There are a variety of ways to make cleaning feel less like a chore. Before we talk about the minimalist cleaning supply checklist, let’s take a look at the tools of the trade.

Your mind might automatically turn to various chemicals when you think of cleaning supplies. However, the right tools help you get your scrubbing job done quickly and efficiently — who wants to spend more time cleaning than necessary?

They can even protect your safety, preventing injuries from trying to reach too high or navigating slippery surfaces.

Here, you want a few high-quality items. For example, many people cut up old T-shirts for cleaning rags, which are ideal for some surfaces.

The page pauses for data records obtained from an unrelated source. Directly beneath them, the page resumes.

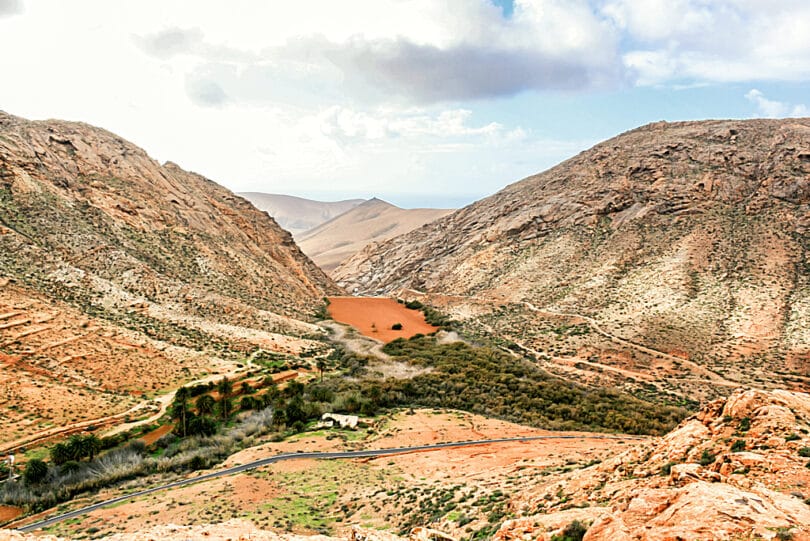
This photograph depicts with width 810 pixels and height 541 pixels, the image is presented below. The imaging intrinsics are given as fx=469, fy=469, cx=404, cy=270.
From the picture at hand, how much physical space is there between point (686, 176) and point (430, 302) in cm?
3614

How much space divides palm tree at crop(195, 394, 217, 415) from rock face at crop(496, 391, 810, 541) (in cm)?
1921

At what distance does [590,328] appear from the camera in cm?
4341

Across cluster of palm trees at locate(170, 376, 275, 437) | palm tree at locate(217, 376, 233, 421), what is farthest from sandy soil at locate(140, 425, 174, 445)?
palm tree at locate(217, 376, 233, 421)

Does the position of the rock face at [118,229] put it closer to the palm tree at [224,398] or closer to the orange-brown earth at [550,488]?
the palm tree at [224,398]

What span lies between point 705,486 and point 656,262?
47965 millimetres

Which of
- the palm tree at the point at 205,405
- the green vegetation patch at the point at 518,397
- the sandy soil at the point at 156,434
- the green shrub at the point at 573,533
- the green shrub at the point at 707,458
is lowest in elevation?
the green vegetation patch at the point at 518,397

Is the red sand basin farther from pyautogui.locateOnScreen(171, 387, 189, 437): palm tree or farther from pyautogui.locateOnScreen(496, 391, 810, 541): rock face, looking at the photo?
pyautogui.locateOnScreen(496, 391, 810, 541): rock face

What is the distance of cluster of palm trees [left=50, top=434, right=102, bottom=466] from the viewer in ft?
62.4

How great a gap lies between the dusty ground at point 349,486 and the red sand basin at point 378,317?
87.7 feet

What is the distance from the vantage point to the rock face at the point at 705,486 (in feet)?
20.8

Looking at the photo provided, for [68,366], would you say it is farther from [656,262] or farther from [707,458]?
[656,262]

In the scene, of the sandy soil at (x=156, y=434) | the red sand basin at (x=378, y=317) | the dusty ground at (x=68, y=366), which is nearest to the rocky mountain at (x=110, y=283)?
the dusty ground at (x=68, y=366)

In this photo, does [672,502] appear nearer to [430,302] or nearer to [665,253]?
[665,253]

However, you also want a stash of microfiber cloths, as the terry edge lets them shine surfaces without scratching the finish. Their design also helps them trap more dust when not using an accompanying product.

bucket, duster, mop

What tools should you stock your cleaning supply closet with? Here are the essentials:

  • Feather duster — these are perfect for dusting mirrors and picture frames with a delicate touch that doesn’t leave them hanging crooked.
  • Rags — old, cut-up clothing is fine for the mop and bucket, but you should add a few microfiber cloths for delicate surfaces.
  • Scrub brushes in various sizes, including a small one for grout — an old toothbrush works, too.
  • Sponges — silicone models are naturally antimicrobial, so you don’t have to toss them until they wear out.
  • Bucket.
  • Broom.
  • Mop.
  • Vacuum —Shark makes some great ones with good warranties.
  • Extender tools.
  • Toilet brush.
  • Gloves.

For the DIYer

Perhaps you’re skeptical of store-bought commercial cleansers as you prefer a clean, green approach. If so, you’re in luck.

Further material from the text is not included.